◆ **Document extract**:
* * * * * * * * *

Self-esteem is the keystone to self-confidence and happiness and begins in early childhood. Imagine what would happen if you constantly criticised your child. By the time they reached their teens they would be plagued with relentless self-doubt and probably exhibit behavioural problems. On the other hand if you support and praise your child you will reap untold rewards; your child will grow up feeling confident, optimistic and resilient.

Here are a few tips on how to foster self-esteem in your children:

Show your love

  • If your child has done something wrong explain why it’s wrong rather than assume that they know.
  • If you yell or lose your temper, it is important to say sorry afterwards – nobody is perfect and it’s good for your child to know that you can make mistakes too.
  • Make sure that you celebrate achievements but take equal care to discuss failures too. If you child does badly on a spelling test, rather than showing pity or saying it doesn’t matter, explain how to improve for next time.
  • Spend time together – play games or read books. Your child needs to know that you relish and enjoy your joint activities.
  • Unconditional love builds a strong foundation for confidence. 

Responsibilities

  • Give your child small tasks to do – the aim is to ask for their help and then praise their efforts.
  • Stars on a chore chart are a simple way to show appreciation and reward effort.
  • Choose tasks that your child is capable of managing – we are aiming to boost confidence not dash it. Setting the table for dinner would be a good example of a useful and helpful task.

* * * * * * * * *

◆ **Exercise data**:
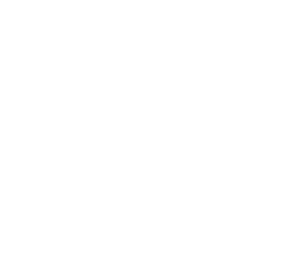 thehoodedtkw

* * * * * * * * *

◆ **Instruction 1**:
In the self-esteem article, reproduce the passage from "Show your love" up to and including "make mistakes too.", swapping "yell" for "shout".
◆ **Instruction 2**:
Summarize the self-esteem article in two sentences.
◆ **Instruction 3**:
Go on with the self-esteem article, starting after its final sentence.
The listing has no connection to the self-esteem article.

◆ **Written answer 1**:
Show your love

  • If your child has done something wrong explain why it’s wrong rather than assume that they know.
  • If you shout or lose your temper, it is important to say sorry afterwards – nobody is perfect and it’s good for your child to know that you can make mistakes too.

◆ **Written answer 2**:
The self-esteem article states that self-esteem begins in early childhood and is the keystone to confidence and happiness, and that supporting and praising a child, rather than constantly criticizing them, helps the child grow up confident, optimistic and resilient. Its tips are to show love by explaining wrongdoing, apologizing after losing your temper, discussing failures as well as achievements, and spending time together, and to give the child small, manageable tasks whose effort is praised and rewarded.

◆ **Written answer 3**:
  • If you have a family pet encourage your child to be involved in the care – grooming the dog or making sure that the rabbit has fresh water every day are ideal. Knowing that their efforts are making the animal happy and healthy is a great boost to morale.
  • Step back and let your child take a few risks, make choices and solve problems- even if it’s only about what to wear or eat. Giving your child some power will help them to discover the consequences of making a mistake and having to rectify it sometimes.

Encouragement

  • Help your child to work out what kind of skills and qualities they have. Value those skills whilst also teaching your child that being good at football or ballet doesn’t make them better than others. Teach that we all have our own qualities and abilities.
  • Participation in sport is great for your child for many reasons, not only because they are getting exercise and fresh air, but also because they are practising skills, learning rules and team spirit. Don’t just praise goals and wins – a neatly executed pass during a game is also praiseworthy.
  • Learning a musical instrument is a good way to build confidence. We are not talking about virtuoso concerts here just the personal sense of achievement in mastering skills and improving upon them step by step.
  • Reassure your child that it’s OK not to be able to do everything perfectly and that some things take years of practice.
  • Encourage your children but remember that participation rather than perfection is the goal.

Why not be your child’s biggest fan and let him or her feel great about their efforts. If your child fails at something, be there to support them. Resilience is built from learning that sometimes you have to pick yourself up and try again in order to succeed. If you are there to provide the emotional support your child will become ever more resilient and will strive to continue to achieve. Growing up with healthy self-esteem will promote good mental health and personal growth.